Last month, the health ministry released a report that, based on questionnaires sent to 264 schools nationwide, estimates 6% of junior high school student and 9% of senior high schoolers are in a state of “Internet dependency.” That’s roughly 518,000 teenagers, nationwide. Factor in the number of “borderline dependents” and the number rises to perhaps 800,000.

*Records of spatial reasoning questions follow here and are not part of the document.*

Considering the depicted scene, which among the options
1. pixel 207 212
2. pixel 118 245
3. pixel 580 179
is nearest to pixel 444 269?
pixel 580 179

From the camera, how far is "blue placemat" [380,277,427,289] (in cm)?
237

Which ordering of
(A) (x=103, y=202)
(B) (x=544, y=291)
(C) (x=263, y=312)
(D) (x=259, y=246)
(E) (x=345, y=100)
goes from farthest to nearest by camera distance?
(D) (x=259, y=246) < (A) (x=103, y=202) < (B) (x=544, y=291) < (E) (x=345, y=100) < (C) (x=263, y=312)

What is Internet dependency? A rigorous definition has yet to be devised. The ministry’s survey comprised eight questions, for example, “If you find you’ve left your cell phone at home, would you go back for it even if it meant being late for school?” “Do you use your cell phone while eating or bathing?” “Is your mind on your cell phone during class?” “Does your cell phone give you your only real pleasure in life?” and so on. A “yes” answer to even one question is considered a danger signal. How many yes answers put you over the line is not specified. Ms B, for her part, figures she sends something like 100 messages a day.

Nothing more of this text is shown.